By nestling the library into the hillside, the architects disguise the library’s bulk and create a building that looks one-story from the exterior but actually contains six levels. The slab-like building cantilevers over ten feet towards the southwest to mimic the escarpment’s rocky outcrop. Floor-to-ceiling glazing wraps around the building to lessen the library’s monolithic appearance. The building is also clad in four-inch-thick locally quarried limestone panels and sixteen-foot-high solar fins.

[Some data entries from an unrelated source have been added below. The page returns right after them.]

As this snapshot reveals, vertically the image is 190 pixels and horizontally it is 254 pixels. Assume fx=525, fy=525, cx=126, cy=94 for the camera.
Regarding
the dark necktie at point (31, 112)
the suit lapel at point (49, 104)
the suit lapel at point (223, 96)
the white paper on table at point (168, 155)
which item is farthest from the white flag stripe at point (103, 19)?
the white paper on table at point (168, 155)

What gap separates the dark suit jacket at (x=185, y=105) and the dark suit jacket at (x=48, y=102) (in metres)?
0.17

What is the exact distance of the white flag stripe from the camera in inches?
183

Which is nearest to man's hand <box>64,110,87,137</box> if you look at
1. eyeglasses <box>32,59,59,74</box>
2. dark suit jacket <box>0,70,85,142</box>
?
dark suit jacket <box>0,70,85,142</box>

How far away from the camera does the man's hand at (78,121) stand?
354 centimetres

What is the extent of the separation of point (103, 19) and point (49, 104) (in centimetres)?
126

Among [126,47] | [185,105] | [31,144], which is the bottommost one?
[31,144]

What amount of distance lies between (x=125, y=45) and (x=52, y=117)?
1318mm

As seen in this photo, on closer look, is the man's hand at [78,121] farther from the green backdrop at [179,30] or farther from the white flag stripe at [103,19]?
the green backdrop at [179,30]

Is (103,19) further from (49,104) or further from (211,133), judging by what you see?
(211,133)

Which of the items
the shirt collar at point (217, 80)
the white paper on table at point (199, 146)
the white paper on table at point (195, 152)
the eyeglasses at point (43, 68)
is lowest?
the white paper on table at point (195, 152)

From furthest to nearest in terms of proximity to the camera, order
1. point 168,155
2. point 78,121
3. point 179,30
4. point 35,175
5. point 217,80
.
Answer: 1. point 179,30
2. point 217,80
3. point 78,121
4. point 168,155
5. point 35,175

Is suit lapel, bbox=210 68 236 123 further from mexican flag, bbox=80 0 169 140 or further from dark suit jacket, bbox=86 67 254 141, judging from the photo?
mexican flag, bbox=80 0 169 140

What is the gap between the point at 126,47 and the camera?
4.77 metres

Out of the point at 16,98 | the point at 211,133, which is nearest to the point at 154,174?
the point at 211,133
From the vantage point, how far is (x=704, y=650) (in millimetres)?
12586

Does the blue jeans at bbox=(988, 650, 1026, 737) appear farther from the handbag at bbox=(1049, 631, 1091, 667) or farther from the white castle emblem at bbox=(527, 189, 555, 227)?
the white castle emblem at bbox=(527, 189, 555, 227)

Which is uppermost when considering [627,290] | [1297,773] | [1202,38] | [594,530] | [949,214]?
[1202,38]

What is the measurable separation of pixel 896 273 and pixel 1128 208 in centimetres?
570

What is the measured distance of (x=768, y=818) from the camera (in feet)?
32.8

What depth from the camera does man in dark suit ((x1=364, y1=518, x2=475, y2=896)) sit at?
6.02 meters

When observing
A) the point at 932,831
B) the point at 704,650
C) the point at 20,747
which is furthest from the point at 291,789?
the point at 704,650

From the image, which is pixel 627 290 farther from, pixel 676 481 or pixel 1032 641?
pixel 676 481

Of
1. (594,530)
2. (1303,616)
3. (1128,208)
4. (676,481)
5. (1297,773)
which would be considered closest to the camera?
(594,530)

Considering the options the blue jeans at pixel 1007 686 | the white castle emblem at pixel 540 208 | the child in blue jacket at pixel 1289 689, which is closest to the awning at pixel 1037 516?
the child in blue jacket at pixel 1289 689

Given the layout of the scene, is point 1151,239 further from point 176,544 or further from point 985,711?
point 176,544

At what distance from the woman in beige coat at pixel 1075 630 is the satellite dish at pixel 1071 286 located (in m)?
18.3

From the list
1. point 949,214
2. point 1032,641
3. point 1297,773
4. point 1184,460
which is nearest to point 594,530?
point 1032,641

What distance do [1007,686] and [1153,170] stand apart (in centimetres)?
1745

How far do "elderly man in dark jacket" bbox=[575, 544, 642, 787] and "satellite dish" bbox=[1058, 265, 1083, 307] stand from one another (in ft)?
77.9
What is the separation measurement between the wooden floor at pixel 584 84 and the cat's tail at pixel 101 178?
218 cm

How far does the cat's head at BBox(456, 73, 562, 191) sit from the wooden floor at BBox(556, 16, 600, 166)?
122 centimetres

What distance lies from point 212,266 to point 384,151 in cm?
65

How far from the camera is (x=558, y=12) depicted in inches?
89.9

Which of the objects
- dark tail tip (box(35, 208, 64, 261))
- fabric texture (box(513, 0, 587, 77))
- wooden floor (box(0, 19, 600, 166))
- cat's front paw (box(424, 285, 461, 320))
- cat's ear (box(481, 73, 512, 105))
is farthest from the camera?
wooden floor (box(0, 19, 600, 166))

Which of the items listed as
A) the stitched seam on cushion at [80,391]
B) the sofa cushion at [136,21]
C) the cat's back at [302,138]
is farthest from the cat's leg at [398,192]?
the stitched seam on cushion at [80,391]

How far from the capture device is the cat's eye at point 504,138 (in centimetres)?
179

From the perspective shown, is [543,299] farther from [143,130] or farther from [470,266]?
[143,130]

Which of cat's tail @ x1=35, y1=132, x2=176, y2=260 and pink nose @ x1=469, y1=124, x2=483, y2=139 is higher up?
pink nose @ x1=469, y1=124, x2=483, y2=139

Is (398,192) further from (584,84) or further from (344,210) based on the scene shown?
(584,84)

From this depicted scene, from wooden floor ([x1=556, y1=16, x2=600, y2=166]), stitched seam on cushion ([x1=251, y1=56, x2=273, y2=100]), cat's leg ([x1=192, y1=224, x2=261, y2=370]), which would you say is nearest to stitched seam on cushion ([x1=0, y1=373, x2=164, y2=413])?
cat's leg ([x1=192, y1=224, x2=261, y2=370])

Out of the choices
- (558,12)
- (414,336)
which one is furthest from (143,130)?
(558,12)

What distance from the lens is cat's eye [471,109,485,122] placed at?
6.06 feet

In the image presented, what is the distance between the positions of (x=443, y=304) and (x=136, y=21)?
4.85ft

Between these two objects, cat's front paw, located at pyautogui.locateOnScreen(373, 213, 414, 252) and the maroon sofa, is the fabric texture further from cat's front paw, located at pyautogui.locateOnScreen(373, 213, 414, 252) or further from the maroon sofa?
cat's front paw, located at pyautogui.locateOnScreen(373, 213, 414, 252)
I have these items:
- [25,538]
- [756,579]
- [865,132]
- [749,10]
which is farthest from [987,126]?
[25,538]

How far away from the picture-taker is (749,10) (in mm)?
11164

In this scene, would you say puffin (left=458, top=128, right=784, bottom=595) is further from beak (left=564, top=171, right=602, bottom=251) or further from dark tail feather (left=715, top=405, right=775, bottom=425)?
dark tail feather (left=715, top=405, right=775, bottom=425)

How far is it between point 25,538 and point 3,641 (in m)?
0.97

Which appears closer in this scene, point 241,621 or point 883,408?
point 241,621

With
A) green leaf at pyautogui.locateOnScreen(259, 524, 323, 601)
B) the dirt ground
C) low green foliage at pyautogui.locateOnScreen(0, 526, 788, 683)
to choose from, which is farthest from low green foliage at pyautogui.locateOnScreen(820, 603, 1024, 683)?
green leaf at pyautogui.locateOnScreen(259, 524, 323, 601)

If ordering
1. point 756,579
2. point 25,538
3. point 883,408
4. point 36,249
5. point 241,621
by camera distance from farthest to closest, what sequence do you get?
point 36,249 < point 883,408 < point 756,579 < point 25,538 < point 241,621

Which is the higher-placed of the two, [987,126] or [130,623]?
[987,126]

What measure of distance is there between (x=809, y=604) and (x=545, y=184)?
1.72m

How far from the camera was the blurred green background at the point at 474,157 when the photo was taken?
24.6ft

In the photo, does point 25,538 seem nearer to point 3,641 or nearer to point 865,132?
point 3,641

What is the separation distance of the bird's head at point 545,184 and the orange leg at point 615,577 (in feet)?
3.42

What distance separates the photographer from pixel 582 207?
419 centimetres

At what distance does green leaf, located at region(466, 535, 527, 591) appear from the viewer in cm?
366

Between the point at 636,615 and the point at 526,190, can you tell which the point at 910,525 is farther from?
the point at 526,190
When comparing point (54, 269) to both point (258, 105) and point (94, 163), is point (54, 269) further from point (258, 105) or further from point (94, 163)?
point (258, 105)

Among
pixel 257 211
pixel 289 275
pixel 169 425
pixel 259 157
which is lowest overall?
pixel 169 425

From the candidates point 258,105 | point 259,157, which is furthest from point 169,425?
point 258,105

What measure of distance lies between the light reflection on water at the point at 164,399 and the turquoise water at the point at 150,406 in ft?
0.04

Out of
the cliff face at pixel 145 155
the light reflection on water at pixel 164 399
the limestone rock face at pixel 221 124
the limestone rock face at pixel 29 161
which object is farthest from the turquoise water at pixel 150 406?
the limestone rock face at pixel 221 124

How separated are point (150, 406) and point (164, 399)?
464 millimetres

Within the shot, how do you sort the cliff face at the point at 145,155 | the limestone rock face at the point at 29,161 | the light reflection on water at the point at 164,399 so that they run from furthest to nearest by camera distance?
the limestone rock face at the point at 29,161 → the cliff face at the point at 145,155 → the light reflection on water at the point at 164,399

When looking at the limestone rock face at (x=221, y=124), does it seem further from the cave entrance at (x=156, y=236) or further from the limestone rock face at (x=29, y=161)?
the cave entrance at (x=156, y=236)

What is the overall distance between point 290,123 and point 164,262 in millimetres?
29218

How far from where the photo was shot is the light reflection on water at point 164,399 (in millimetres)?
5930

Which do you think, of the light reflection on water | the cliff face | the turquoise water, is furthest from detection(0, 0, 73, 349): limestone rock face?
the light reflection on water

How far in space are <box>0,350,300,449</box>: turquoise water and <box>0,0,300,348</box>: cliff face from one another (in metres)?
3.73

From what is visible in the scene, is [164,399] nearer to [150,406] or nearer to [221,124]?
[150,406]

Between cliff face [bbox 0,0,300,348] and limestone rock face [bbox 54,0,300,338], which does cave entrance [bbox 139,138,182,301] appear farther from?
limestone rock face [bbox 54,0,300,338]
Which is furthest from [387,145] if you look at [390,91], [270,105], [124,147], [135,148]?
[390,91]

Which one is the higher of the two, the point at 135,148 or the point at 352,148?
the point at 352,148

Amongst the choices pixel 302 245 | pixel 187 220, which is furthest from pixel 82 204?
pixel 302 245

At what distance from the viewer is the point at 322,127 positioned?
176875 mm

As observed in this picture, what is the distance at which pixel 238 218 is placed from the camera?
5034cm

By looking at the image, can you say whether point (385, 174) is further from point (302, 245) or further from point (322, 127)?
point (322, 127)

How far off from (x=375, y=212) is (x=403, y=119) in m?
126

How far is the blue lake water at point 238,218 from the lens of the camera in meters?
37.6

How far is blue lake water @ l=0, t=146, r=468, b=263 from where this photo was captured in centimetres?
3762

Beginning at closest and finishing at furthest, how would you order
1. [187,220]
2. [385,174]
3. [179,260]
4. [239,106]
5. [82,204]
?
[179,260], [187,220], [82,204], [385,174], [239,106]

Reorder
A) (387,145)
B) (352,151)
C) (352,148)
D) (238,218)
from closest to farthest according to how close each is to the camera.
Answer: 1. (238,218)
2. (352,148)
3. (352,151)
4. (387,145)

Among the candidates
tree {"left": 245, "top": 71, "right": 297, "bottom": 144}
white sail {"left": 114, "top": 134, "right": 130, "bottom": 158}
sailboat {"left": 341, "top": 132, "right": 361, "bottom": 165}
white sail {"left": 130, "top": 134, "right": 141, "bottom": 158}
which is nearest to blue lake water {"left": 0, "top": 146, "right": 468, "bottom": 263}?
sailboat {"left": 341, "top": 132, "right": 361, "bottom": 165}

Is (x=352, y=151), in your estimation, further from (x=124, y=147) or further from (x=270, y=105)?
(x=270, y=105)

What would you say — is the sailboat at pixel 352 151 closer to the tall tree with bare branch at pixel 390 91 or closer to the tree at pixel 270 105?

Related: Golden Gate Valley Library is a Solar-Powered LEED Gold Renovation in San Francisco
The library’s focus on energy efficiency begins with reliance on natural lighting thanks to the full-height glazing and sawtooth-style skylights. Solar heat gain is mitigated by the ceramic frit pattern on the double-glazed, argon-filled, low E-glass. Douglas fir used for solar shading and for interior cladding and furnishing was sourced from the demolished Hamilton Central Library. Recycled, low-VOC, and local materials are used throughout the building. A sloping green roof tops the library, while bioswales filter and funnel stormwater runoff into an underground rainwater collection system. The Waterdown Library has become a major gathering place for the Hamilton community and the greater region, and has seen a 150 percent increase in visitor numbers compared to the old library it replaced.